Let’s approach this from a customer-centric perspective. From that lens, the need and the pace will be driven by the consumer. Hence, the leadership will set the example for others in the organization to follow, by executing on the culture’s principles with the purpose of embracing change and adapt at the pace dictated by  the consumer in order to satisfy their needs (and provide the value-added). This will allow the organization to re-invent itself, and to innovate. Those organizations that are unwilling to change, staying at the extreme side of conservatism, are at risk of being pushed out of the market.
The Google survey says that in healthcare 37% said “that their internal process and governance structures are impeding additional innovation”. It also indicates that in the Financial Services, 39% “says they want to either create a new strategy or accelerate their existing strategy for disaster recovery and business continuity”.

Just to close this section on the importance of culture, I would like to highlight Forbes’ article  that says “While many business leaders think the starting point to digital transformation is technology – it is actually culture that remains more foundational”. A similar phrase can be seen in the Mckinsey article  which calls it as: “we know that at leading companies, digital and corporate strategies are one and the same”.

(ENTRIES PROVIDED):
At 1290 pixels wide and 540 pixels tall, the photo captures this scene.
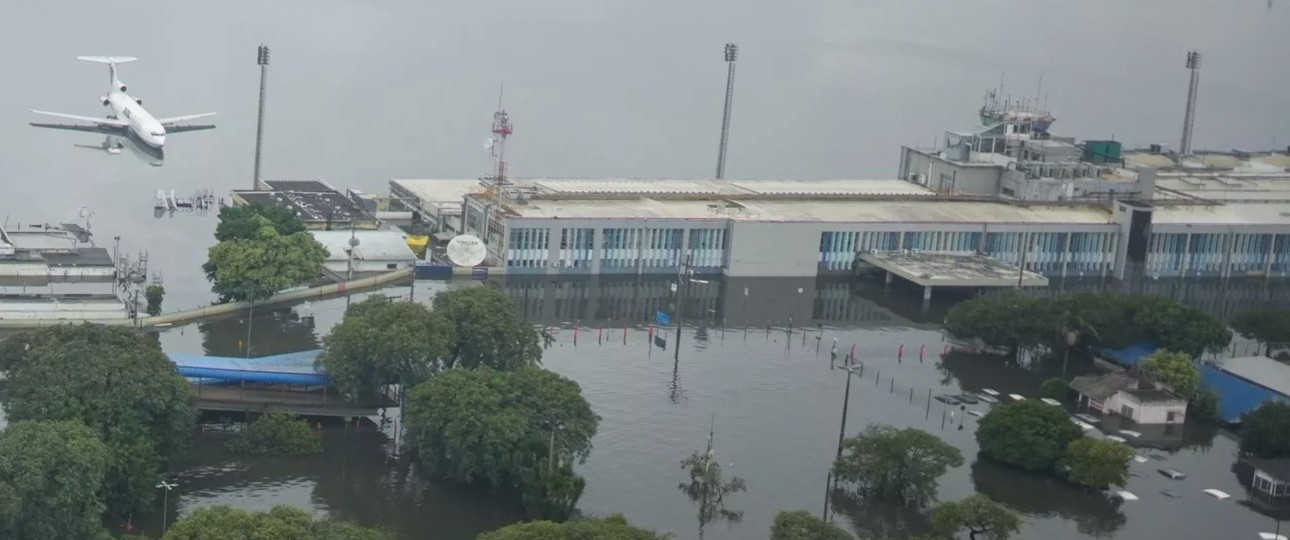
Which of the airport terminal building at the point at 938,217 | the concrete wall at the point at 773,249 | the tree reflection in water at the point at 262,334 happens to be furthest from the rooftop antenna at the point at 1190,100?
the tree reflection in water at the point at 262,334

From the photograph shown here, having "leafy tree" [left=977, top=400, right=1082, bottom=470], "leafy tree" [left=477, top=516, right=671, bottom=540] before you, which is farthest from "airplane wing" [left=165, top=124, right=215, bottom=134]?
"leafy tree" [left=477, top=516, right=671, bottom=540]

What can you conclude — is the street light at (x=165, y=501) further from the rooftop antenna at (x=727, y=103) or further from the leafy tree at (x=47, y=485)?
the rooftop antenna at (x=727, y=103)

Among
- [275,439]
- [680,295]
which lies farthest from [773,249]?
[275,439]

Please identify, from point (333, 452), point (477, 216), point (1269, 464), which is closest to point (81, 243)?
point (477, 216)

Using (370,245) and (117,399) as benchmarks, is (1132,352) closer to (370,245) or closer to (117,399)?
(370,245)

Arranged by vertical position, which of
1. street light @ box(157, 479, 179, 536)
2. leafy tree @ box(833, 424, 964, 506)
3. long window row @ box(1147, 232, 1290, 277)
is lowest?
street light @ box(157, 479, 179, 536)

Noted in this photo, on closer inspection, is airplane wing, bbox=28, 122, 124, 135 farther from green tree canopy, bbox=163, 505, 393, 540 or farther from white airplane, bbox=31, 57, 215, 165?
green tree canopy, bbox=163, 505, 393, 540
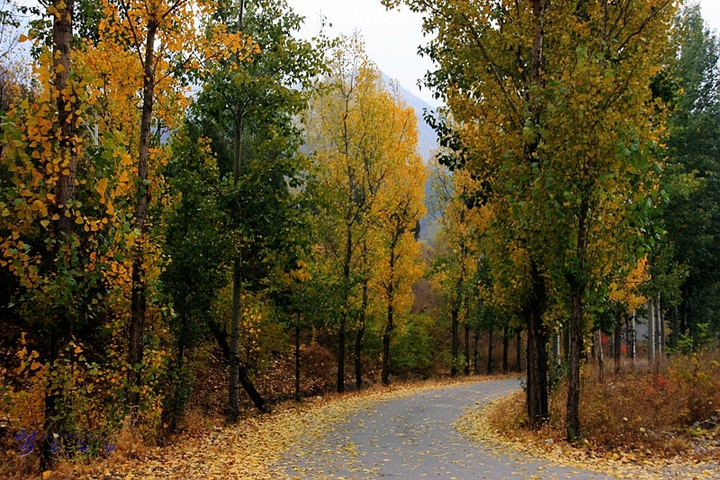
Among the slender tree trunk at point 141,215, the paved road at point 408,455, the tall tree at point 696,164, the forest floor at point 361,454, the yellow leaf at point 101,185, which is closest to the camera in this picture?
the yellow leaf at point 101,185

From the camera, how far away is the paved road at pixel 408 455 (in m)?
7.36

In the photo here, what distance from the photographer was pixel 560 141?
9.07 m

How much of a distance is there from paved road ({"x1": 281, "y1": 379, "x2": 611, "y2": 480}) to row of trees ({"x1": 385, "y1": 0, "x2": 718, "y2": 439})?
1930 millimetres

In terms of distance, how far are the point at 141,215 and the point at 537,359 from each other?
8039mm

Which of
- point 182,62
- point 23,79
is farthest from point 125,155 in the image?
point 23,79

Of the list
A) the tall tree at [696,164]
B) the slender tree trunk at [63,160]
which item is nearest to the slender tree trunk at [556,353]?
the tall tree at [696,164]

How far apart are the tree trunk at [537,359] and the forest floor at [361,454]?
915 mm

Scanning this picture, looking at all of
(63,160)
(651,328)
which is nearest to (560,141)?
(63,160)

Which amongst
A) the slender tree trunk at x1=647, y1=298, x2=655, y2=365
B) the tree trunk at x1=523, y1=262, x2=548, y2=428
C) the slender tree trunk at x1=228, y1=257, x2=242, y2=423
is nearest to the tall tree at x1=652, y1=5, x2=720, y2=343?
the slender tree trunk at x1=647, y1=298, x2=655, y2=365

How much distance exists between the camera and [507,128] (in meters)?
11.0

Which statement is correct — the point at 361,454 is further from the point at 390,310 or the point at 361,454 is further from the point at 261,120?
the point at 390,310

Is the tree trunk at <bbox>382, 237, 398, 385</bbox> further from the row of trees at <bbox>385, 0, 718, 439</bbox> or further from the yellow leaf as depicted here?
the yellow leaf

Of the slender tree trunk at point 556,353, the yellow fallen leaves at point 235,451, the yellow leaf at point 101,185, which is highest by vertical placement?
the yellow leaf at point 101,185

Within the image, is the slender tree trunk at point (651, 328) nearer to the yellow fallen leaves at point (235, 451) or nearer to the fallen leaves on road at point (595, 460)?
the yellow fallen leaves at point (235, 451)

(WHAT TO PRODUCE): Pick up the piece on culture and digital transformation after its final sentence and continue it. The entries are separate material and have no connection to the piece on culture and digital transformation.

(TASK OUTPUT):
Without any doubt the leading companies are aligning their digital and corporate strategies close to each other, and the line between them is becoming really blurry.

Photo by emre keshavarz from Pexels

39% of respondents in Retail said they want either create a new strategy or accelerate their existing strategy for disaster recovery and business continuity” and “33% said security risks and concerns are top pain, while 49% said they want the ability to use cloud services but control any access to data.

Final remarks

There is no doubt about how this pandemic crisis has impacted all industries and how we operate in the new reality. Remote working, and remote learning, two (2) of the biggest manifestations became important enablers during COVID-19  (before they were rarely part of the corporate priorities), allowing  businesses and continuous learning to move forward. Digital transformation has become more relevant, and companies have a mandate to shift to be able to survive the competitive market and its forward-thinking consumers.

With the acceleration of digital transformation, a higher demand (with higher quality) on cloud services, and the security around them to guarantee high tolerance, availability and the security of the data, have become more important than ever during the pandemic. 

The crisis has removed the barriers that before many business leaders used to focus on reducing cost, removing the priorities for experimenting on new technologies and avoiding enhancing their processes for leaner ways and exercising a healthy challenge to the “status quo”.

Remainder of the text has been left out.